FIG. 3 depicts a three-gate memory cell 310, which is another type of split-gate flash memory cell. Memory cell 310 is identical to the memory cell 210 of FIG. 2 except that memory cell 310 does not have a separate control gate. The erase operation (whereby erasing occurs through use of the erase gate) and read operation are similar to that of the FIG. 2 except there is no control gate bias applied. The programming operation also is done without the control gate bias, and as a result, a higher voltage is applied on the source line during a program operation to compensate for a lack of control gate bias.

*WRITTEN TASK 1*: According to the passage on the three-gate flash memory design, what does memory cell 310 lack that memory cell 210 has?
*WRITTEN TASK 2*: Please write the next portion of the passage on the three-gate flash memory design, picking up after its final sentence.

*RECORD LIST*:
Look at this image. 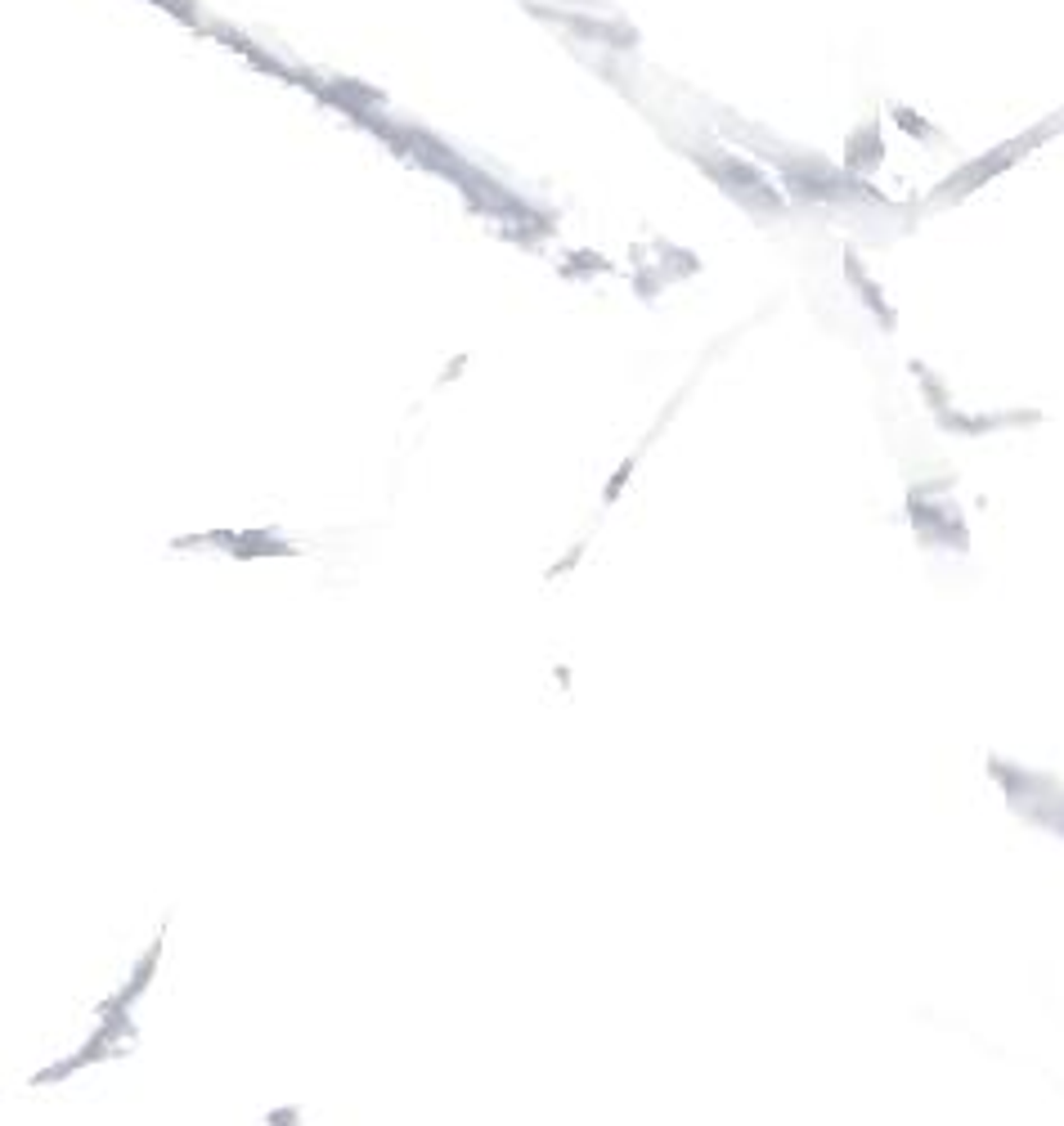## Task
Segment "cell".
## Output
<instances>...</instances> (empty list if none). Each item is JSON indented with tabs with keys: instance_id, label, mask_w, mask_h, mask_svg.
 <instances>
[{
	"instance_id": "1",
	"label": "cell",
	"mask_w": 1064,
	"mask_h": 1126,
	"mask_svg": "<svg viewBox=\"0 0 1064 1126\" xmlns=\"http://www.w3.org/2000/svg\"><path fill=\"white\" fill-rule=\"evenodd\" d=\"M1064 131V113H1051V117H1042L1037 126H1029L1024 135L1006 139V144H997L993 153L975 157V162H965L957 175H947L944 185L934 188V203H957V198H965V193H975V188H983L988 180H997L1001 171H1011L1019 157H1029L1037 144H1047L1051 135H1060Z\"/></svg>"
},
{
	"instance_id": "2",
	"label": "cell",
	"mask_w": 1064,
	"mask_h": 1126,
	"mask_svg": "<svg viewBox=\"0 0 1064 1126\" xmlns=\"http://www.w3.org/2000/svg\"><path fill=\"white\" fill-rule=\"evenodd\" d=\"M844 270H849V278L858 283V296H862V301H867V306H872V314H875V319H880V328H893V310L885 306V296H880V288H875L872 278L862 274L858 257H844Z\"/></svg>"
},
{
	"instance_id": "3",
	"label": "cell",
	"mask_w": 1064,
	"mask_h": 1126,
	"mask_svg": "<svg viewBox=\"0 0 1064 1126\" xmlns=\"http://www.w3.org/2000/svg\"><path fill=\"white\" fill-rule=\"evenodd\" d=\"M880 153H885V149H880V139H875V126H862L858 135H854V149L844 157H849L854 171H872L875 162H880Z\"/></svg>"
},
{
	"instance_id": "4",
	"label": "cell",
	"mask_w": 1064,
	"mask_h": 1126,
	"mask_svg": "<svg viewBox=\"0 0 1064 1126\" xmlns=\"http://www.w3.org/2000/svg\"><path fill=\"white\" fill-rule=\"evenodd\" d=\"M893 117L903 121V131H911V135H934V131H929L926 121H921V117H911V113H903V108H893Z\"/></svg>"
}]
</instances>
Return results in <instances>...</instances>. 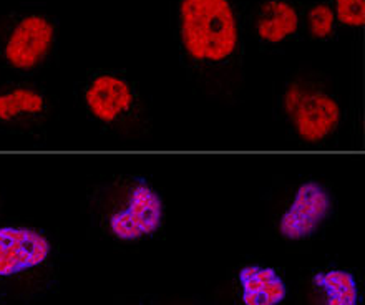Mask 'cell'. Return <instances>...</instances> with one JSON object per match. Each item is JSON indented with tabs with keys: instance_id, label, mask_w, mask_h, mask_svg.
Wrapping results in <instances>:
<instances>
[{
	"instance_id": "cell-8",
	"label": "cell",
	"mask_w": 365,
	"mask_h": 305,
	"mask_svg": "<svg viewBox=\"0 0 365 305\" xmlns=\"http://www.w3.org/2000/svg\"><path fill=\"white\" fill-rule=\"evenodd\" d=\"M50 254L48 239L27 227H0V276L9 277L38 267Z\"/></svg>"
},
{
	"instance_id": "cell-11",
	"label": "cell",
	"mask_w": 365,
	"mask_h": 305,
	"mask_svg": "<svg viewBox=\"0 0 365 305\" xmlns=\"http://www.w3.org/2000/svg\"><path fill=\"white\" fill-rule=\"evenodd\" d=\"M314 281L326 296V305H359V287L354 274L347 271L321 272Z\"/></svg>"
},
{
	"instance_id": "cell-9",
	"label": "cell",
	"mask_w": 365,
	"mask_h": 305,
	"mask_svg": "<svg viewBox=\"0 0 365 305\" xmlns=\"http://www.w3.org/2000/svg\"><path fill=\"white\" fill-rule=\"evenodd\" d=\"M301 20L294 0H261L252 14V30L262 43L281 45L296 37Z\"/></svg>"
},
{
	"instance_id": "cell-7",
	"label": "cell",
	"mask_w": 365,
	"mask_h": 305,
	"mask_svg": "<svg viewBox=\"0 0 365 305\" xmlns=\"http://www.w3.org/2000/svg\"><path fill=\"white\" fill-rule=\"evenodd\" d=\"M332 211L329 191L317 181H304L279 219V234L287 241H304L319 231Z\"/></svg>"
},
{
	"instance_id": "cell-1",
	"label": "cell",
	"mask_w": 365,
	"mask_h": 305,
	"mask_svg": "<svg viewBox=\"0 0 365 305\" xmlns=\"http://www.w3.org/2000/svg\"><path fill=\"white\" fill-rule=\"evenodd\" d=\"M180 47L200 78L220 83L241 72L242 33L236 0H180Z\"/></svg>"
},
{
	"instance_id": "cell-2",
	"label": "cell",
	"mask_w": 365,
	"mask_h": 305,
	"mask_svg": "<svg viewBox=\"0 0 365 305\" xmlns=\"http://www.w3.org/2000/svg\"><path fill=\"white\" fill-rule=\"evenodd\" d=\"M95 206L115 239L140 241L160 231L165 217L161 196L141 177H121L96 192Z\"/></svg>"
},
{
	"instance_id": "cell-12",
	"label": "cell",
	"mask_w": 365,
	"mask_h": 305,
	"mask_svg": "<svg viewBox=\"0 0 365 305\" xmlns=\"http://www.w3.org/2000/svg\"><path fill=\"white\" fill-rule=\"evenodd\" d=\"M309 35L316 40L331 38L336 32L337 17L334 12V5L329 2H317L307 10L306 15Z\"/></svg>"
},
{
	"instance_id": "cell-3",
	"label": "cell",
	"mask_w": 365,
	"mask_h": 305,
	"mask_svg": "<svg viewBox=\"0 0 365 305\" xmlns=\"http://www.w3.org/2000/svg\"><path fill=\"white\" fill-rule=\"evenodd\" d=\"M85 113L115 133H136L145 126L146 110L138 88L128 76L113 70H93L78 88Z\"/></svg>"
},
{
	"instance_id": "cell-6",
	"label": "cell",
	"mask_w": 365,
	"mask_h": 305,
	"mask_svg": "<svg viewBox=\"0 0 365 305\" xmlns=\"http://www.w3.org/2000/svg\"><path fill=\"white\" fill-rule=\"evenodd\" d=\"M52 115V100L43 90L27 83L0 86V128L32 133L43 128Z\"/></svg>"
},
{
	"instance_id": "cell-13",
	"label": "cell",
	"mask_w": 365,
	"mask_h": 305,
	"mask_svg": "<svg viewBox=\"0 0 365 305\" xmlns=\"http://www.w3.org/2000/svg\"><path fill=\"white\" fill-rule=\"evenodd\" d=\"M337 22L347 27H362L365 20V0H334Z\"/></svg>"
},
{
	"instance_id": "cell-4",
	"label": "cell",
	"mask_w": 365,
	"mask_h": 305,
	"mask_svg": "<svg viewBox=\"0 0 365 305\" xmlns=\"http://www.w3.org/2000/svg\"><path fill=\"white\" fill-rule=\"evenodd\" d=\"M57 29L37 10H20L0 19V62L17 72H34L53 52Z\"/></svg>"
},
{
	"instance_id": "cell-10",
	"label": "cell",
	"mask_w": 365,
	"mask_h": 305,
	"mask_svg": "<svg viewBox=\"0 0 365 305\" xmlns=\"http://www.w3.org/2000/svg\"><path fill=\"white\" fill-rule=\"evenodd\" d=\"M245 305H279L286 299L287 289L282 277L272 267L247 266L240 272Z\"/></svg>"
},
{
	"instance_id": "cell-5",
	"label": "cell",
	"mask_w": 365,
	"mask_h": 305,
	"mask_svg": "<svg viewBox=\"0 0 365 305\" xmlns=\"http://www.w3.org/2000/svg\"><path fill=\"white\" fill-rule=\"evenodd\" d=\"M282 110L296 135L306 143H322L341 123L336 96L314 76H297L286 86Z\"/></svg>"
}]
</instances>
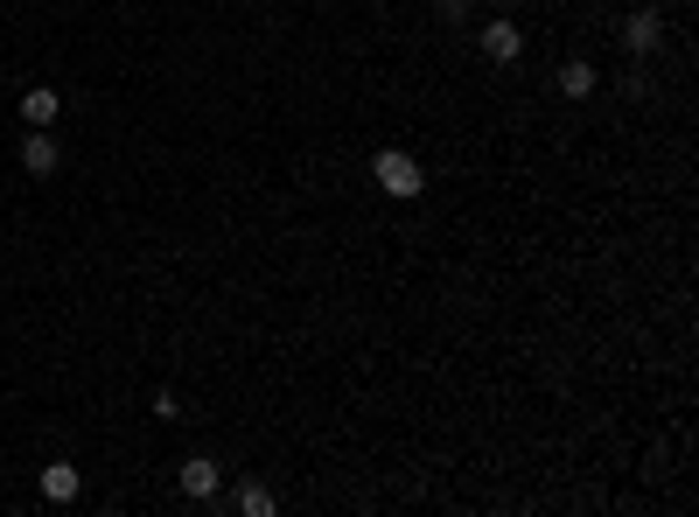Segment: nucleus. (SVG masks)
<instances>
[{"label":"nucleus","mask_w":699,"mask_h":517,"mask_svg":"<svg viewBox=\"0 0 699 517\" xmlns=\"http://www.w3.org/2000/svg\"><path fill=\"white\" fill-rule=\"evenodd\" d=\"M78 490H84L78 462H49L43 469V504H78Z\"/></svg>","instance_id":"nucleus-7"},{"label":"nucleus","mask_w":699,"mask_h":517,"mask_svg":"<svg viewBox=\"0 0 699 517\" xmlns=\"http://www.w3.org/2000/svg\"><path fill=\"white\" fill-rule=\"evenodd\" d=\"M483 8H489V14H504V8H511V0H483Z\"/></svg>","instance_id":"nucleus-11"},{"label":"nucleus","mask_w":699,"mask_h":517,"mask_svg":"<svg viewBox=\"0 0 699 517\" xmlns=\"http://www.w3.org/2000/svg\"><path fill=\"white\" fill-rule=\"evenodd\" d=\"M176 483H182V496H189V504H211V496L224 490V462H211V454H189Z\"/></svg>","instance_id":"nucleus-3"},{"label":"nucleus","mask_w":699,"mask_h":517,"mask_svg":"<svg viewBox=\"0 0 699 517\" xmlns=\"http://www.w3.org/2000/svg\"><path fill=\"white\" fill-rule=\"evenodd\" d=\"M22 120L29 126H56V120H64V91H56V85H29L22 91Z\"/></svg>","instance_id":"nucleus-6"},{"label":"nucleus","mask_w":699,"mask_h":517,"mask_svg":"<svg viewBox=\"0 0 699 517\" xmlns=\"http://www.w3.org/2000/svg\"><path fill=\"white\" fill-rule=\"evenodd\" d=\"M469 8H476V0H441V22H469Z\"/></svg>","instance_id":"nucleus-10"},{"label":"nucleus","mask_w":699,"mask_h":517,"mask_svg":"<svg viewBox=\"0 0 699 517\" xmlns=\"http://www.w3.org/2000/svg\"><path fill=\"white\" fill-rule=\"evenodd\" d=\"M657 43H665V22H657V8H636L630 22H622V49H630V56H651Z\"/></svg>","instance_id":"nucleus-5"},{"label":"nucleus","mask_w":699,"mask_h":517,"mask_svg":"<svg viewBox=\"0 0 699 517\" xmlns=\"http://www.w3.org/2000/svg\"><path fill=\"white\" fill-rule=\"evenodd\" d=\"M22 168H29L35 182H49L56 168H64V147H56L49 126H29V133H22Z\"/></svg>","instance_id":"nucleus-2"},{"label":"nucleus","mask_w":699,"mask_h":517,"mask_svg":"<svg viewBox=\"0 0 699 517\" xmlns=\"http://www.w3.org/2000/svg\"><path fill=\"white\" fill-rule=\"evenodd\" d=\"M371 182L385 189L392 203H413V196H420V189H427V168L413 161L406 147H377V155H371Z\"/></svg>","instance_id":"nucleus-1"},{"label":"nucleus","mask_w":699,"mask_h":517,"mask_svg":"<svg viewBox=\"0 0 699 517\" xmlns=\"http://www.w3.org/2000/svg\"><path fill=\"white\" fill-rule=\"evenodd\" d=\"M483 56H489V64H518V56H525V35H518V22L489 14V22H483Z\"/></svg>","instance_id":"nucleus-4"},{"label":"nucleus","mask_w":699,"mask_h":517,"mask_svg":"<svg viewBox=\"0 0 699 517\" xmlns=\"http://www.w3.org/2000/svg\"><path fill=\"white\" fill-rule=\"evenodd\" d=\"M238 510H245V517H273V510H280V496H273L267 483H245V490H238Z\"/></svg>","instance_id":"nucleus-9"},{"label":"nucleus","mask_w":699,"mask_h":517,"mask_svg":"<svg viewBox=\"0 0 699 517\" xmlns=\"http://www.w3.org/2000/svg\"><path fill=\"white\" fill-rule=\"evenodd\" d=\"M560 91H566V99H595V91H601V70L588 64V56H574V64H560Z\"/></svg>","instance_id":"nucleus-8"}]
</instances>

*FINAL ANSWER 1*: A separate control gate.

*FINAL ANSWER 2*:
Table No. 3 depicts typical voltage and current ranges that can be applied to the terminals of memory cell 310 for performing read, erase, and program operations:

TABLE NO 3
Operation of Flash Memory Cell 310 of FIG. 3
		WL/SG		BL		EG	SL
Read	0.7-2.2	V	0.6-2	V	0-2.6	V	0	V
Erase	−0.5 V/0 V	0	V	11.5	V	0	V
Program	1	V	0.2-3	μA	4.5-8	V	6-9	V

FIG. 4 depicts stacked-gate memory cell 410, which is another type of flash memory cell. Memory cell 410 is similar to memory cell 210 of FIG. 1, except that floating gate 20 extends over the entire channel region 18, and control gate 22 (which here will be coupled to a word line) extends over floating gate 20, separated by an insulating layer. The erase is done by FN tunneling of electrons from FG to substrate, programming is by channel hot electron (CHE) injection at region between the channel 18 and the drain region 16, by the electrons flowing from the source region 14 towards to drain region 16 and read operation which is similar to that for memory cell 210 with a higher control gate voltage.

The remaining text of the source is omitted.